** ENTRIES SUPPLIED follows **

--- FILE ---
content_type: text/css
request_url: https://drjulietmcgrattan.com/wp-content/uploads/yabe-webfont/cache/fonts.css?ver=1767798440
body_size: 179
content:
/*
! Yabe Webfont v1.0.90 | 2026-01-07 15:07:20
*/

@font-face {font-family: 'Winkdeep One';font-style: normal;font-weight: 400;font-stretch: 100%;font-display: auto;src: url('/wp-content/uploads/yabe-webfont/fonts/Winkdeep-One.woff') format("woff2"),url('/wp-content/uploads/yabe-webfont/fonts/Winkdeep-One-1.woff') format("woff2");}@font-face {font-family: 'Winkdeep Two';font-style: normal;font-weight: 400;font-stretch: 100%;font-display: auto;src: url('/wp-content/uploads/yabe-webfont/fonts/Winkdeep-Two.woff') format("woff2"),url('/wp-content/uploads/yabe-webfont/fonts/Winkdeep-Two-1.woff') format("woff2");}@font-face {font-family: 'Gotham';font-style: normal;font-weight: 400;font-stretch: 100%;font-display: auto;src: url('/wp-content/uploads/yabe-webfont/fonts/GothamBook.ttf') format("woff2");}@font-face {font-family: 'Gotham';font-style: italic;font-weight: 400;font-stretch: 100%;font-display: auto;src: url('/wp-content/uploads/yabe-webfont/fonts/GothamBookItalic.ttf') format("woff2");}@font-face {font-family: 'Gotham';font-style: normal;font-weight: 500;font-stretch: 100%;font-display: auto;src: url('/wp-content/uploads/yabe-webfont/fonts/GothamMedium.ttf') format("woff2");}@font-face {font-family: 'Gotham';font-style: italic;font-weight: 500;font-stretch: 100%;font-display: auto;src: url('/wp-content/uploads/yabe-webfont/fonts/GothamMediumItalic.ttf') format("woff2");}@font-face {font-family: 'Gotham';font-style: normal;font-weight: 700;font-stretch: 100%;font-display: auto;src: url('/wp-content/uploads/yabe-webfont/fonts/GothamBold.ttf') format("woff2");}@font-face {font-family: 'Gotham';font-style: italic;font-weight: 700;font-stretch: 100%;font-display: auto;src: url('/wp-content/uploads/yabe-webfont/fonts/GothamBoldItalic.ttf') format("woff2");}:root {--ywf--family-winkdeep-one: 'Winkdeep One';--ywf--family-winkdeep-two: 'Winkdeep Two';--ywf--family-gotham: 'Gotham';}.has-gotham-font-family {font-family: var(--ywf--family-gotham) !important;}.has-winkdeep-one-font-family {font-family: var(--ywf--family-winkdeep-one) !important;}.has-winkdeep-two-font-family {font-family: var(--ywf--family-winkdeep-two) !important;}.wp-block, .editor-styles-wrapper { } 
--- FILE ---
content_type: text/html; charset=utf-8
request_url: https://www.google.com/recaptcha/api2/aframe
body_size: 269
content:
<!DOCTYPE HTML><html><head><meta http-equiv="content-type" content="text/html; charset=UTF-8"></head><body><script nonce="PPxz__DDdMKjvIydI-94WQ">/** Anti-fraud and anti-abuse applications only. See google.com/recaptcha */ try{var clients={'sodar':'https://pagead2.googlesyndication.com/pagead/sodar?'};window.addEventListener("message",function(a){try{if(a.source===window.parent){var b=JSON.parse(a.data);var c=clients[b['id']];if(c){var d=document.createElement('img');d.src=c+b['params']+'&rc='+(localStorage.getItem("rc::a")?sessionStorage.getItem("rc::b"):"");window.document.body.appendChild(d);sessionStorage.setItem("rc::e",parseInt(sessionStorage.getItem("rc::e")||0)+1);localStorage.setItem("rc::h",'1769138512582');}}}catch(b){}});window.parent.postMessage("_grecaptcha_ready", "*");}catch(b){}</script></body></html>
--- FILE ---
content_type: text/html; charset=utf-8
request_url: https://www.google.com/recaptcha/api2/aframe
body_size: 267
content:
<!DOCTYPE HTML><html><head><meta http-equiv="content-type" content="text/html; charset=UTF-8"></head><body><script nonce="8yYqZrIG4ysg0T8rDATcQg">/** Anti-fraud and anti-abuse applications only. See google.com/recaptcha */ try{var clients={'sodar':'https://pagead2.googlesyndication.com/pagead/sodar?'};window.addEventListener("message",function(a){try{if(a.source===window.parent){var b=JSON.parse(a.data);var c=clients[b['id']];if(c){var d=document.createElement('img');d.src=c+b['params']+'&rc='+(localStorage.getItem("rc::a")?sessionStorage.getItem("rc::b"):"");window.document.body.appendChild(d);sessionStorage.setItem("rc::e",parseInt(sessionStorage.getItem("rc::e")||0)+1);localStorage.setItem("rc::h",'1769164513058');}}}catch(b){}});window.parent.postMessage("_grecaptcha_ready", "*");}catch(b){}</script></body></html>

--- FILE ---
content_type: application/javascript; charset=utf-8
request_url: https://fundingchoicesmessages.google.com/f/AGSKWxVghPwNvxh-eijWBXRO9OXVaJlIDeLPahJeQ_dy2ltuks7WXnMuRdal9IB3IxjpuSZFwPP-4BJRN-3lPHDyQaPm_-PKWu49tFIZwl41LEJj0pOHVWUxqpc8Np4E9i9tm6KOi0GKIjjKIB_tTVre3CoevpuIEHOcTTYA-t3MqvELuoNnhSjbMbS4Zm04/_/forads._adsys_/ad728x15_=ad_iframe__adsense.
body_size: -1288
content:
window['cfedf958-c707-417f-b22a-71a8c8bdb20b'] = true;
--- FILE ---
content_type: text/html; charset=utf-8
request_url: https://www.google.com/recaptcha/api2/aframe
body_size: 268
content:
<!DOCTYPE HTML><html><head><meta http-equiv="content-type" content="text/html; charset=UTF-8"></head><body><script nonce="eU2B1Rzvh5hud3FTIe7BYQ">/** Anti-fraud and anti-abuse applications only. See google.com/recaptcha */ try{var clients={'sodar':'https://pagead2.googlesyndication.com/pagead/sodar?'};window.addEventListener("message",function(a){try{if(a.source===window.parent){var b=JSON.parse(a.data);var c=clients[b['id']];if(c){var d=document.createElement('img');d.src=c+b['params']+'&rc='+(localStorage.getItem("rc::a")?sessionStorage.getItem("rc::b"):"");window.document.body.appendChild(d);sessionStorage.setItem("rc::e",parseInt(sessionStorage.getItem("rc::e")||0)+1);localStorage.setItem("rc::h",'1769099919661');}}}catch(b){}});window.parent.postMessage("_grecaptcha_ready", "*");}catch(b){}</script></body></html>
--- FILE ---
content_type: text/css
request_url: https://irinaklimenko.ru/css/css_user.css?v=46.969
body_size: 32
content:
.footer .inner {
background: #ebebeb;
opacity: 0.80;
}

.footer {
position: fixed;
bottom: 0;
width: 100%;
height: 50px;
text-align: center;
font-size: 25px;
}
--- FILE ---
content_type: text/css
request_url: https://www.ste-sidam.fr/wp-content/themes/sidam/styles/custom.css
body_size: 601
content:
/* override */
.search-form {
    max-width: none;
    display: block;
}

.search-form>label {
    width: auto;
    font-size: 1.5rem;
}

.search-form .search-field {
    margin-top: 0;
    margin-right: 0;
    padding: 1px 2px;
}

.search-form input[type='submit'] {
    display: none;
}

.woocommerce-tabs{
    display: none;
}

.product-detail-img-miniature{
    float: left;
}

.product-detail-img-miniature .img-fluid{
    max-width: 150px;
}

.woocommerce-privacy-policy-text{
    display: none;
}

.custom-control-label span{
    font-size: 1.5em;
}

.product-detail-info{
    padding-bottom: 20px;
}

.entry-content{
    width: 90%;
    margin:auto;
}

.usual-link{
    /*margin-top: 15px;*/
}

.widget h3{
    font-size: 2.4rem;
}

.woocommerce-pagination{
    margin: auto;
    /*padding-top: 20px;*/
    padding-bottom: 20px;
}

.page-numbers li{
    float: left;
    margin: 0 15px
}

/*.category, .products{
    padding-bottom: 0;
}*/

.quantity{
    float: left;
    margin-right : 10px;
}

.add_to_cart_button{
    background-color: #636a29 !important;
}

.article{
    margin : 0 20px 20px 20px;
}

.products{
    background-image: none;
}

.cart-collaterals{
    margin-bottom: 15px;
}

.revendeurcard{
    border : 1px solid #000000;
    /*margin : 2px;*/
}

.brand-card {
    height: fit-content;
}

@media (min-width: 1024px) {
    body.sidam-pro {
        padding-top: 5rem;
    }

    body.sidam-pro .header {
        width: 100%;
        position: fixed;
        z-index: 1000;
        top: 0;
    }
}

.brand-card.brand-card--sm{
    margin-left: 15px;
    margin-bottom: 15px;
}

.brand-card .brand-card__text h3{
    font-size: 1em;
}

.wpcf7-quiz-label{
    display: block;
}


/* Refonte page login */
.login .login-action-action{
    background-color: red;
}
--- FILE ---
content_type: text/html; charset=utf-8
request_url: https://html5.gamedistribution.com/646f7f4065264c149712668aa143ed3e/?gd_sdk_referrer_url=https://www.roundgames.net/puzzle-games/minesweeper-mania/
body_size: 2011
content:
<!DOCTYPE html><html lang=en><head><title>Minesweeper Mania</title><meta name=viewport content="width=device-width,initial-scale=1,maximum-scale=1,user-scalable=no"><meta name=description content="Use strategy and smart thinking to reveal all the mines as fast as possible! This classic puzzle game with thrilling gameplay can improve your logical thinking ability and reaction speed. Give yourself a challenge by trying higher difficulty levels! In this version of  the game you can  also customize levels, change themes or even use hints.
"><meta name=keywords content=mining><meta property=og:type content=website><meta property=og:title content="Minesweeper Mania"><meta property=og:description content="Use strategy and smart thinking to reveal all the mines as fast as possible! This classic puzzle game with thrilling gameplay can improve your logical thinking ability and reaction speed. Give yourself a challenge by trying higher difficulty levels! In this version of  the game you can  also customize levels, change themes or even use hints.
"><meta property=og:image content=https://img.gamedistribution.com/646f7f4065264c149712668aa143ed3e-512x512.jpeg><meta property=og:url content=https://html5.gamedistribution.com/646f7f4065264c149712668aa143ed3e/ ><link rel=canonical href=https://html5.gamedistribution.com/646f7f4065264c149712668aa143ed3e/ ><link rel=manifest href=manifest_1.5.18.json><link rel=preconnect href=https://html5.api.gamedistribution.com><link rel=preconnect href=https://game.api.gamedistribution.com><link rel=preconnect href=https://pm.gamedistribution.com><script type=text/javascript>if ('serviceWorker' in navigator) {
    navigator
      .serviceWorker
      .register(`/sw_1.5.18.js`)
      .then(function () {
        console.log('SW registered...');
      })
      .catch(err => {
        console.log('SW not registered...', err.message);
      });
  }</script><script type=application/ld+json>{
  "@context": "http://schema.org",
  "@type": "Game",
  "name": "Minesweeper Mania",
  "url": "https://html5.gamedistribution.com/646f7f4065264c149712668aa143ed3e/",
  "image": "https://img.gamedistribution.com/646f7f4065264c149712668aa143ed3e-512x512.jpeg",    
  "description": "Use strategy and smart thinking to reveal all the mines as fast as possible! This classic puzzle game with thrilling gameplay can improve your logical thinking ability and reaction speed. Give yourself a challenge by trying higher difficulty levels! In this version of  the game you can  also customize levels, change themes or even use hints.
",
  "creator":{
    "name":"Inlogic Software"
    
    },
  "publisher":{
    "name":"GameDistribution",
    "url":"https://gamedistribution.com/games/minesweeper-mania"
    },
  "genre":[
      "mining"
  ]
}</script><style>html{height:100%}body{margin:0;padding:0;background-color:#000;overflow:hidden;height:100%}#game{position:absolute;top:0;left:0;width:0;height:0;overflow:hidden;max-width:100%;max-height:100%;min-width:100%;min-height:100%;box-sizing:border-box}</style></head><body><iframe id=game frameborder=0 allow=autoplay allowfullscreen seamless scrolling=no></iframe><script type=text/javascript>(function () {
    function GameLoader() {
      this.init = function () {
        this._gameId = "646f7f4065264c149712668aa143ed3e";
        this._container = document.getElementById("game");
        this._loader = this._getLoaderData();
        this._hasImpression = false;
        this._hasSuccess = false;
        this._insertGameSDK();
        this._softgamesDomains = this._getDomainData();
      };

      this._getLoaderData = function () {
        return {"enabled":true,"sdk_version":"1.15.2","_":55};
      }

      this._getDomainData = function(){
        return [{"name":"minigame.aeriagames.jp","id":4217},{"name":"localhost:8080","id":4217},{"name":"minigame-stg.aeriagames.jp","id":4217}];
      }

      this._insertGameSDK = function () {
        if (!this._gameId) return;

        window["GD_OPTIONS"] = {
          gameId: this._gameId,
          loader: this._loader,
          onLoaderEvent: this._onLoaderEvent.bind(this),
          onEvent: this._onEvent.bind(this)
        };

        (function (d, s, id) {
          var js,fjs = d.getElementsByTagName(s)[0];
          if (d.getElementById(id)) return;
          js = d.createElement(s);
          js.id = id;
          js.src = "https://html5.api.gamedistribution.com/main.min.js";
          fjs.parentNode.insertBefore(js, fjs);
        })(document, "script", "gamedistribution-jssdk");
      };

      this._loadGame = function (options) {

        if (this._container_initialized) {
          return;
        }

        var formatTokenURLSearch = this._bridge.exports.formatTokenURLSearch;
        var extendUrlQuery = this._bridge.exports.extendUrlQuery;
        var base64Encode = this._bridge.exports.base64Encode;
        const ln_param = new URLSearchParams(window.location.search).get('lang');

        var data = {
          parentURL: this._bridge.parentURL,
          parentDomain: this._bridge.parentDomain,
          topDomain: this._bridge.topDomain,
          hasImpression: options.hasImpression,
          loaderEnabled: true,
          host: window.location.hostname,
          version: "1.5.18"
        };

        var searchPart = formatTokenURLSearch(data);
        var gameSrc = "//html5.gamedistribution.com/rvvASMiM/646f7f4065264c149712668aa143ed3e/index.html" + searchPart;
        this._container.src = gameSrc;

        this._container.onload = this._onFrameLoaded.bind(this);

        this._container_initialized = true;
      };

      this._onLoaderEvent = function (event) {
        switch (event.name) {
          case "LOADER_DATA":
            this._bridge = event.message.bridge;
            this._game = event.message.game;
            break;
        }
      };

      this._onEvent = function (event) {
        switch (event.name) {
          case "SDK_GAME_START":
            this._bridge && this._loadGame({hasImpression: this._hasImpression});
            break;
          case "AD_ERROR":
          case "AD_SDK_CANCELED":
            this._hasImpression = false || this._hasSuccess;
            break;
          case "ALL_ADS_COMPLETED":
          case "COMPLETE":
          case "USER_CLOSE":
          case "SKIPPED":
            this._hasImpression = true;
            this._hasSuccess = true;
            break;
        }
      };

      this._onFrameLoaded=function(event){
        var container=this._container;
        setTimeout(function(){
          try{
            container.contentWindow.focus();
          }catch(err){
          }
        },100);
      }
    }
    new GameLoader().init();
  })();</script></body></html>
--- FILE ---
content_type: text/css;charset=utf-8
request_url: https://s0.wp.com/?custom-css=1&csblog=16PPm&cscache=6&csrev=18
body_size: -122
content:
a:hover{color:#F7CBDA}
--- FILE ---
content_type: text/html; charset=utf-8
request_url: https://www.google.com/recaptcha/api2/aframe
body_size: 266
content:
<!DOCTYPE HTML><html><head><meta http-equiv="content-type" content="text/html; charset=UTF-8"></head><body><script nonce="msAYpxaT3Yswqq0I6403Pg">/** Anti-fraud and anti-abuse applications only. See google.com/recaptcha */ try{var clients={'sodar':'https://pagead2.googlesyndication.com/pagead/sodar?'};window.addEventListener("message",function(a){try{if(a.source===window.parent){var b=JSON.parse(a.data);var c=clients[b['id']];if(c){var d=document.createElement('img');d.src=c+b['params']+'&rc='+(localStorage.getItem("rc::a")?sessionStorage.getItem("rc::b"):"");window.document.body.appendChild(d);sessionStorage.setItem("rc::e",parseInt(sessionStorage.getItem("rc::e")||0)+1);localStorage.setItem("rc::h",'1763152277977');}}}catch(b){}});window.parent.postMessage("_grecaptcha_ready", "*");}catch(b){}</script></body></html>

** End of ENTRIES SUPPLIED **

PROBLEM DESCRIPTION:
Give back exactly the lines above, from the line containing "padding-bottom: 0;" through the line containing "<!DOCTYPE html><html lang=en><head><title>Minesweeper", with both end lines and nothing more.

RESULT OF THE TASK:
    padding-bottom: 0;
}*/

.quantity{
    float: left;
    margin-right : 10px;
}

.add_to_cart_button{
    background-color: #636a29 !important;
}

.article{
    margin : 0 20px 20px 20px;
}

.products{
    background-image: none;
}

.cart-collaterals{
    margin-bottom: 15px;
}

.revendeurcard{
    border : 1px solid #000000;
    /*margin : 2px;*/
}

.brand-card {
    height: fit-content;
}

@media (min-width: 1024px) {
    body.sidam-pro {
        padding-top: 5rem;
    }

    body.sidam-pro .header {
        width: 100%;
        position: fixed;
        z-index: 1000;
        top: 0;
    }
}

.brand-card.brand-card--sm{
    margin-left: 15px;
    margin-bottom: 15px;
}

.brand-card .brand-card__text h3{
    font-size: 1em;
}

.wpcf7-quiz-label{
    display: block;
}


/* Refonte page login */
.login .login-action-action{
    background-color: red;
}
--- FILE ---
content_type: text/html; charset=utf-8
request_url: https://html5.gamedistribution.com/646f7f4065264c149712668aa143ed3e/?gd_sdk_referrer_url=https://www.roundgames.net/puzzle-games/minesweeper-mania/
body_size: 2011
content:
<!DOCTYPE html><html lang=en><head><title>Minesweeper Mania</title><meta name=viewport content="width=device-width,initial-scale=1,maximum-scale=1,user-scalable=no"><meta name=description content="Use strategy and smart thinking to reveal all the mines as fast as possible! This classic puzzle game with thrilling gameplay can improve your logical thinking ability and reaction speed. Give yourself a challenge by trying higher difficulty levels! In this version of  the game you can  also customize levels, change themes or even use hints.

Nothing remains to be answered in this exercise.